Celebrant: Seeking to love God and our neighbor with all our heart, we pray for our needs and those of the world.
That the Church will lead us on our Lenten journey with hearts and minds renewed, so we may enter more fully into the mysteries of our redemption, we pray to the Lord…
That all Church leaders will be sources of grace and inspiration for the people of God, we pray to the Lord…
That national and world leaders will have the wisdom to discern what is best for their people, we pray to the Lord…
That God, who sent His Son to save and not to condemn, will touch the hearts of all who have had abortions, and bring them the gift of repentance, forgiveness, and healing, we pray to the Lord...
For those who are preparing for baptism and reception into the Church this Easter, we pray to the Lord…
That that sick may be healed and that those who have died may be granted a home in heaven, we pray to the Lord…
Loving Father, as you hear our prayers,
grant that we may follow the life-giving words
of your Son Jesus Christ, for He is Lord forever and ever. Amen.
The Most Basic Right
“The common outcry, which is justly made on behalf of human rights -- for example, the right to health, to home, to work, to family, to culture -- is false and illusory if the right to life, the most basic and fundamental right and the condition for all other personal rights, is not defended with maximum determination.” -- Pope John Paul II, Christifideles Laici (1988), n. 38.
2 Chr 36:14-16, 19-23
Watch a video with homily hints
The Gospel assigned for today brings us to the most well-known verse of the Bible, John 3:16 -- “God so loved the world that he gave his only Son, that everyone who believes in him might not perish, but have everlasting life.”

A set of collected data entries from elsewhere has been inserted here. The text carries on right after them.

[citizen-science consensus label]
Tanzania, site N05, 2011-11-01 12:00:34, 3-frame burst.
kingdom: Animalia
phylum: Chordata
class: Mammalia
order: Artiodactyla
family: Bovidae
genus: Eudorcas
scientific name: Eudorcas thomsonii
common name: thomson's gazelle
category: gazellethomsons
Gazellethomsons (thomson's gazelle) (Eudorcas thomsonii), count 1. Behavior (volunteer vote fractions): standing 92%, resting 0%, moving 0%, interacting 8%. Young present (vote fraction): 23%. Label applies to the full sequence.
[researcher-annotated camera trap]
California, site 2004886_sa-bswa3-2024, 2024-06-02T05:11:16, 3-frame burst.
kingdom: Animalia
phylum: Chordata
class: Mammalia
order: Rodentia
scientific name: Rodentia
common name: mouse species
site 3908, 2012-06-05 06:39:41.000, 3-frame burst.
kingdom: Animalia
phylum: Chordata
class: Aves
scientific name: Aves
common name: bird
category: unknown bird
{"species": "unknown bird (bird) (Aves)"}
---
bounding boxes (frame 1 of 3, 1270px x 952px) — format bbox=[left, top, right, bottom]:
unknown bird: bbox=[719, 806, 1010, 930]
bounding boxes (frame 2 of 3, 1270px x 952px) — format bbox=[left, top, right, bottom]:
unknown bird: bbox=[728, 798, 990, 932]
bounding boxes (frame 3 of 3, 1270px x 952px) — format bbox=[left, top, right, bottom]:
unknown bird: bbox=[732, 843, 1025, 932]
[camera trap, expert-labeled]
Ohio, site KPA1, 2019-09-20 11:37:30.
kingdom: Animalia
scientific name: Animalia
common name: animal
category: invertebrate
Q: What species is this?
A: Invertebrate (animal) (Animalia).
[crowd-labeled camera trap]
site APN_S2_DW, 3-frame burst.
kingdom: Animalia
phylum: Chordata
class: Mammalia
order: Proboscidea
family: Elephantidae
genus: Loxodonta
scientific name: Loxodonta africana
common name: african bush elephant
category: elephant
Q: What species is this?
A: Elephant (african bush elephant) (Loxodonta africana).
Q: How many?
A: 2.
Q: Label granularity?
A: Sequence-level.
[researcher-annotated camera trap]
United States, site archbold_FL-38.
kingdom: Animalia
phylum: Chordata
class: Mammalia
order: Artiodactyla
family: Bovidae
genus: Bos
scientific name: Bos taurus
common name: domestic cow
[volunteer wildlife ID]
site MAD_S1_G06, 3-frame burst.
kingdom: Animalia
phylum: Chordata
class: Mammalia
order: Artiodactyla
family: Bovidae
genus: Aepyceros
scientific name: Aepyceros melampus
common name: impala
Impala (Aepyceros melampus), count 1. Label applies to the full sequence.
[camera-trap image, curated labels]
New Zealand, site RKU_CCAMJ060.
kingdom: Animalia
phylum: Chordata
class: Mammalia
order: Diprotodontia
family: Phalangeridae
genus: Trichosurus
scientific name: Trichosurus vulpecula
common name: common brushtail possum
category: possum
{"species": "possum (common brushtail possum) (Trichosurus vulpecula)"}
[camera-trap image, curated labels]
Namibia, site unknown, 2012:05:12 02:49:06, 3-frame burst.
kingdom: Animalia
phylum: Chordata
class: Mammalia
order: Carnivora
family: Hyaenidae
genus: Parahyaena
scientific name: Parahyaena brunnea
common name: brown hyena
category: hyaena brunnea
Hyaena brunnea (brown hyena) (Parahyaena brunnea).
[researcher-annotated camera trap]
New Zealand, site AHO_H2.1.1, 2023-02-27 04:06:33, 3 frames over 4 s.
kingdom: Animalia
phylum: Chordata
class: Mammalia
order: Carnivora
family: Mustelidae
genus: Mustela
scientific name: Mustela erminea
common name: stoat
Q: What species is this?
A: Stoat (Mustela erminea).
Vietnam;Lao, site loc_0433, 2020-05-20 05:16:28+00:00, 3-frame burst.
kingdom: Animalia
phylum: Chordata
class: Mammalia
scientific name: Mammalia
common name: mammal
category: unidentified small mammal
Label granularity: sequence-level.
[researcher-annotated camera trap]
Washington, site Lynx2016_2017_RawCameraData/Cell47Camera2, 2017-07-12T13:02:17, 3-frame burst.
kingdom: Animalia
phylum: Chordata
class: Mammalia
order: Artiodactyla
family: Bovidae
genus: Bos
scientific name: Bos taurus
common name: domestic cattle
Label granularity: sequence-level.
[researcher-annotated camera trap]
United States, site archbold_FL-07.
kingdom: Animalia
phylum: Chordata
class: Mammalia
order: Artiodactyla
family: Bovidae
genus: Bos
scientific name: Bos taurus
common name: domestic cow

As Lent draws closer to its culmination in the Easter Triduum, it becomes clearer in the readings and prayers of the liturgy that this season is a great preparation for receiving the gift of eternal life obtained for us through the Lord’s Passion and Resurrection. The Catechumens of the Church prepare to receive this gift in baptism; the rest of us prepare for the renewal of our baptismal vows at Easter Mass; for all of us, it is the fulfillment of John 3:16.
The homilist might reflect that the purpose of Christ’s coming is that we “might not perish…but have life.” As The Gospel of Life makes clear, this promise of eternal life implies the sacrosanct character of natural life, which provides the foundation and context in which we accept this gift of everlasting life. His will is that human beings not perish – neither by losing their salvation, nor by being deprived of the opportunity to grasp it by being born and eventually hearing God’s word and living the faith. God always shows himself to be on the side of human life.
Yet the acceptance of life, natural and supernatural, and the defense of that life, creates division. “The light came into the world, but people preferred darkness to light.” This explains why we have to fight against the forces in our world that would destroy human life. He who would destroy it “does not come toward the light, so that his works might not be exposed.” Injustice in the world always flourishes when it is hidden. Those who support the culture of death in all its forms want to keep their actions hidden. Sr. Helen Prejean, who is a renowned advocate for abolishing the death penalty, writes, “I am convinced that if executions were made public, the torture and violence would be unmasked, and we would be shamed into abolishing executions” (Dead Man Walking, p.197). Those responsible for killing Terri Schiavo in 2005 likewise kept people out of her room – including volunteers in the very facility where she was staying. Armed police officers manned the door at all times. As I revealed to the news media, her death was far more horrific than the euthanasia advocates wanted the public to believe. And, of course, the reality of abortion continues to lie hidden. People never see the procedure on television or in print. People who do see it are often converted on the spot.
The application for us is that our Lenten journey, and our acceptance of light and life (baptismal symbols) empower us to abandon denial and face both good and evil head-on with honesty, and with confidence in the ultimate triumph of grace over sin, truth over falsehood, and life over death.